## STATED TASK
Copy the entries below word for word, from the line containing "How widely are" through the last line of the entries.

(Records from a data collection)
☆ ☆ ☆
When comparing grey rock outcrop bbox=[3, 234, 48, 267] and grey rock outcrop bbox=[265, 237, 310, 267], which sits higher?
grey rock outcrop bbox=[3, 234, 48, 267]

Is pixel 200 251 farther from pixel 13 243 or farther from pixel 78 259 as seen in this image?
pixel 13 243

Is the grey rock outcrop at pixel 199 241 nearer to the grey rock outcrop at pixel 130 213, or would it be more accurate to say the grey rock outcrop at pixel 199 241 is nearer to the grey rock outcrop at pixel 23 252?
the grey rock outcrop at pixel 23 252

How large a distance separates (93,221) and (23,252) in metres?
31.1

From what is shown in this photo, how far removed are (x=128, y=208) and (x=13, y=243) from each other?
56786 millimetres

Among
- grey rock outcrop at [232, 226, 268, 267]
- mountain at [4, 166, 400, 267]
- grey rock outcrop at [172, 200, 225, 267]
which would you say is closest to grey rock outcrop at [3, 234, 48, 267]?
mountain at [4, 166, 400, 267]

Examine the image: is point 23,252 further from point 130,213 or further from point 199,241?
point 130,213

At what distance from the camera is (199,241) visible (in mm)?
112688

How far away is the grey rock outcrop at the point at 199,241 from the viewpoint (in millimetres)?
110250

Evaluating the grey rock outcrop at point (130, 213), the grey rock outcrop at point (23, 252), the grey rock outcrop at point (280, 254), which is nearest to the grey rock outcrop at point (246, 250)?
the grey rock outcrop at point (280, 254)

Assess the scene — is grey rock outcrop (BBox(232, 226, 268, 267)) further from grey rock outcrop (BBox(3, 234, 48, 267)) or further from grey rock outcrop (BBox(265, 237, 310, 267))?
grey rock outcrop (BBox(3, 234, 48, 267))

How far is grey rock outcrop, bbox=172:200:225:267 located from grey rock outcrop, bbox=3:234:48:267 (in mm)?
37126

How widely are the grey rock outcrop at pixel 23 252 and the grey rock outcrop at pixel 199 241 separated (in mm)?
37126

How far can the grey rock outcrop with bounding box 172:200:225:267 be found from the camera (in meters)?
☆ ☆ ☆
## PROBLEM SOLUTION
How widely are the grey rock outcrop at pixel 23 252 and the grey rock outcrop at pixel 199 241 separated (in mm)?
37126

How far can the grey rock outcrop with bounding box 172:200:225:267 be found from the camera (in meters)?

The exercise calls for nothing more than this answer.